[begin INFORMATION SHOWN]
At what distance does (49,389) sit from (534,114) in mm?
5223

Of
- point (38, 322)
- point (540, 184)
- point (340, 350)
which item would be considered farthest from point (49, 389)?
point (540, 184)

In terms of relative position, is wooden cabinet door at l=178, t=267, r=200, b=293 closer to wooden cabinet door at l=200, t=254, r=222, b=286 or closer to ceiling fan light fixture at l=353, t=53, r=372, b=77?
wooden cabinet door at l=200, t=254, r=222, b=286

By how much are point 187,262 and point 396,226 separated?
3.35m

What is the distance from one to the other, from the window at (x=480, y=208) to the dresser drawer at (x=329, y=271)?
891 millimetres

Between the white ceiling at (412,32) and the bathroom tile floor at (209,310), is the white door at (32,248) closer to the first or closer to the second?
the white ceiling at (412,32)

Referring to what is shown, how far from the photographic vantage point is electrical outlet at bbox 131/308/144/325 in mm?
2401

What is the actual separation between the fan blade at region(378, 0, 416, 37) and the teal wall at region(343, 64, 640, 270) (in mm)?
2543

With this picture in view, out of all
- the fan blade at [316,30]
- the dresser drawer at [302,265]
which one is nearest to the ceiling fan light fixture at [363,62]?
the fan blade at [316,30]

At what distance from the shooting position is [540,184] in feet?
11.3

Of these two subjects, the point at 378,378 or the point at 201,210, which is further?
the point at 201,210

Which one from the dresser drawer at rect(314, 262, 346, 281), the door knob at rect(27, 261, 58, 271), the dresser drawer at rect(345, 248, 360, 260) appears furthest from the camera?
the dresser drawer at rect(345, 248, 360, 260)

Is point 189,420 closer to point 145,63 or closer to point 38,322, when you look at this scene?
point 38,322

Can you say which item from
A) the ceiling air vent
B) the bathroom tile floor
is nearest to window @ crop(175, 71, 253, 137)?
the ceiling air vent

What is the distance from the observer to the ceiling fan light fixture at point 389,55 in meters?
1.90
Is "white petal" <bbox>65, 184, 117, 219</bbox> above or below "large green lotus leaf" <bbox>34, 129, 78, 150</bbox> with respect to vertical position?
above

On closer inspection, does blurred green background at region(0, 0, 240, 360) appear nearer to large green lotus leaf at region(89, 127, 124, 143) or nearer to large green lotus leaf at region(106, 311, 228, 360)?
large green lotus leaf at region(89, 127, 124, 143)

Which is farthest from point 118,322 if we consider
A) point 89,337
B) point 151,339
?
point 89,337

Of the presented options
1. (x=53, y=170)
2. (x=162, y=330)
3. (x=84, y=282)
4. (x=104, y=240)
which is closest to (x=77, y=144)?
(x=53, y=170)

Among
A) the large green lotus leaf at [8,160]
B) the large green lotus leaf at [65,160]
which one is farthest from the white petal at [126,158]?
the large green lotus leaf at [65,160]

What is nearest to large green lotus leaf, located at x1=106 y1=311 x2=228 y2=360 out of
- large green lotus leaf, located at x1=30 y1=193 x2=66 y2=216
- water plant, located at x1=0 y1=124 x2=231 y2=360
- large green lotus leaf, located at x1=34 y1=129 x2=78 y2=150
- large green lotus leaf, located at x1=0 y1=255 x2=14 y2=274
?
[end INFORMATION SHOWN]
■ INSTRUCTIONS FOR THE TASK: Reproduce the material word for word, from the line containing "What is the distance from the" down through the end of the material.

■ RESPONSE BELOW:
What is the distance from the observer to the ceiling fan light fixture at point 389,55 in meters?
1.90
Is "white petal" <bbox>65, 184, 117, 219</bbox> above or below "large green lotus leaf" <bbox>34, 129, 78, 150</bbox> with respect to vertical position?
above

On closer inspection, does blurred green background at region(0, 0, 240, 360) appear nearer to large green lotus leaf at region(89, 127, 124, 143) or nearer to large green lotus leaf at region(106, 311, 228, 360)?
large green lotus leaf at region(89, 127, 124, 143)

Which is farthest from point 118,322 if we consider
A) point 89,337
B) point 151,339
?
point 89,337

Of the presented options
1. (x=53, y=170)
2. (x=162, y=330)
3. (x=84, y=282)
4. (x=104, y=240)
which is closest to (x=77, y=144)?
(x=53, y=170)

Among
A) the large green lotus leaf at [8,160]
B) the large green lotus leaf at [65,160]
which one is farthest from the white petal at [126,158]?
the large green lotus leaf at [65,160]

What is nearest to large green lotus leaf, located at x1=106 y1=311 x2=228 y2=360 out of
- large green lotus leaf, located at x1=30 y1=193 x2=66 y2=216
- water plant, located at x1=0 y1=124 x2=231 y2=360
- large green lotus leaf, located at x1=34 y1=129 x2=78 y2=150
- large green lotus leaf, located at x1=0 y1=255 x2=14 y2=274
?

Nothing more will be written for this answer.